The other day I received in WhatsApp a black and white photograph of a duo. It was of two brothers whose sibling rivalry gifted the international community with two famous brands of shoes – Adidas and Puma.
Fake news being almost equal to real news these days, I checked with my brother-in -law who was a top executive in Adidas at one time. “Yes Athimbar (Jijaji), this sibling rivalry is the folklore in the industry,” he confirmed.
In India, take the famous two brothers of the top industrial house. If reports are to be believed, upon the demise of their father who built the empire single-handed, the brothers did not part ways in the best of relationship. The younger even shifted his base to Delhi for a while, probably in protest against the allocation of assets – or sectors. Luckily, both were firmly rooted to Matru Devo Bhava. And their mother’s final word settled every issue.
The entertainment industry has thrived no less on the sibling- rivalry theme. Deewar, starring Amitabh Bachchan and Shashi Kapoor, was a box office hit. Shashi Kapoor’s “Mere Paas Ma hai” still rings in everyone’s ears, next only to “Arey O Samba Kitne Aadmi The” of Sholay. The film Karan Arjun helped Shah Rukh Khan scale greater heights. Bharatam is one of the top 20 Malayalam movies where the younger brother, trying to help his noted-musician elder brother in a stage performance when his vocal cord disowned him, was mistaken by the elder to usurp his place. Apoorva Sagodarargal (Strange Brothers), a 1949 Tamil movie, was such an instant hit that Gemini remade it in Hindi and filled his coffers. Godfather II walked away with six Oscar awards. Lion King, Walt Disney’s animation film, minted millions. The list is endless.
From reel life to real life, there is hardly a village or household which doesn’t have a sibling-rivalry story. In my neighbouring village there were two brothers. The elder made a lot of money under the table. And the younger? Just his monthly pay packet – nothing more, nothing less. Later, the elder smelt a possible enquiry against him. He immediately registered in his younger brother’s name a house that he had bought with ill-gotten wealth, on the explicit understanding that the younger would return it when the dust settled down. Luckily, for years no enquiry took place. The elder asked for his house back. “Which house?’ quipped the younger. “This is mine only.”
In another, it was an ancestral property dispute. The elder showed the younger a cheque for Rs 5000 (a big sum in the 1950s) and told him that it would be his if he signed the property-transfer documents. The younger signed. The elder kept the documents safely in his bag, zipped it, tore the cheque leaf in his very presence, and offered him just five-hundred rupees: ‘take it or leave it’. Helpless, the poor younger brother took it.
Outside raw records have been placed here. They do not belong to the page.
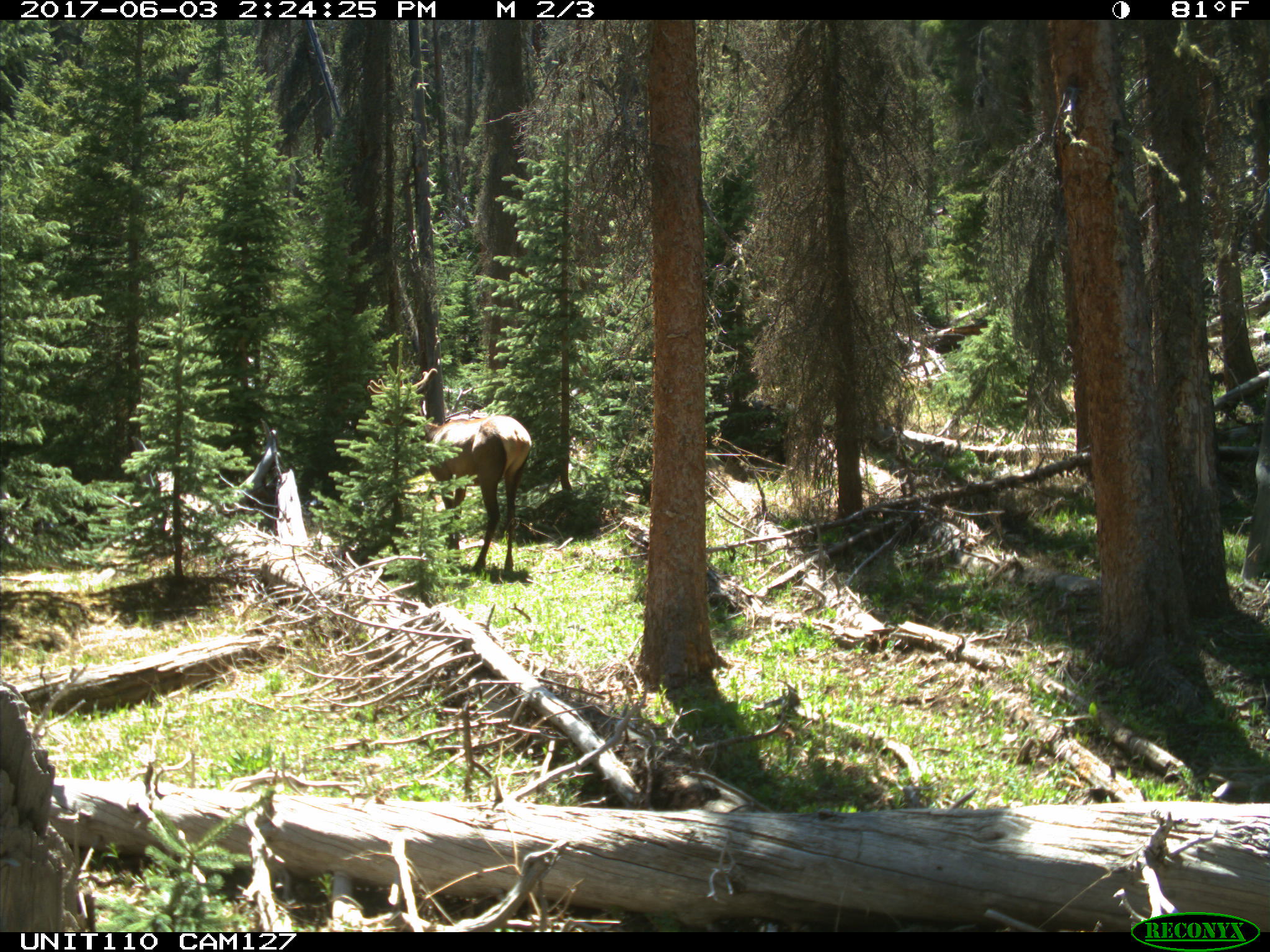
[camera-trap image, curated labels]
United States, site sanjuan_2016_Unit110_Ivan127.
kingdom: Animalia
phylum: Chordata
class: Mammalia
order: Artiodactyla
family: Cervidae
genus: Cervus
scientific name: Cervus elaphus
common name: red deer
Cervus elaphus (red deer).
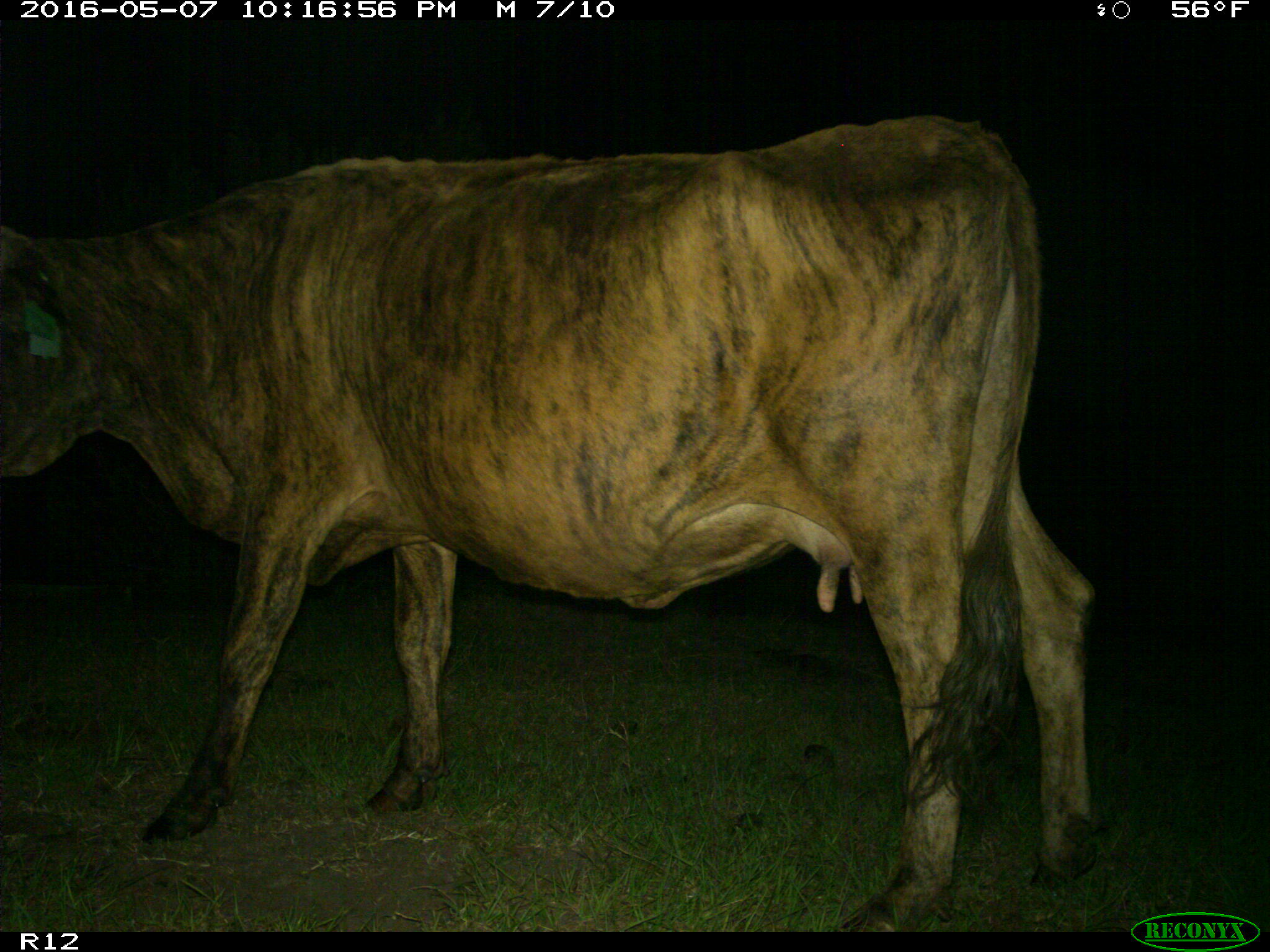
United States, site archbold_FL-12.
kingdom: Animalia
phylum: Chordata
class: Mammalia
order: Artiodactyla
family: Bovidae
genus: Bos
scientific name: Bos taurus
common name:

In my house, my immediate brother is elder to me by just 18 or so months. Our childhood was thus one of blow hot blow cold. We would fight practically for every item – pencil, eraser, notebook, the solitary tennis ball, or snatching a seat closest to the lantern for dinner…
As we grew, it became a show of one-upmanship. We bought from the wholesale market a dozen briefs and vests so that we could have six each – we were of the same build. He suggested that in each garment we write with marker pen our initials to avoid mix up. I wrote S on all my pieces and gave him the pen to write R on all of his. “No need. Anything without a sign is mine,” he said, and got away with a clean set of hosieries. And mine? With its tendency to expand territory at the slight contact with water, the ink spread across liberally depicting the maps of Africa, America…
Isn’t there a brighter side to all these? Yes. Why not? In the case of the industrial empire brothers, when the younger could not pay hundreds or thousands of crores that he owed to companies and faced possible imprisonment, the senior bailed him out, if newspaper reports are to be believed.
In the ill-gotten wealth case in the village, after both seniors passed away, the son of the younger brother offered to the senior’s son to take back the house. The other gracefully said, “No need, both our families are happy the way we are. Let bygones be bygones.”
In the cheque-tearing case, the villain brother succumbed to cancer two years later, not before seeking forgiveness from his younger brother’s son when he visited him at the hospital.
In my own case, both of us had registered with a house building society. When it was time to allot, the Secretary of the Society called my brother and told him that he could allot a plot to just one, not both. “Allot it to my brother,” said my brother gracefully. He shared this information with me only years later as he knew I would have prevailed upon him to have it.
I would guess, sibling rivalry and bonding go hand in hand.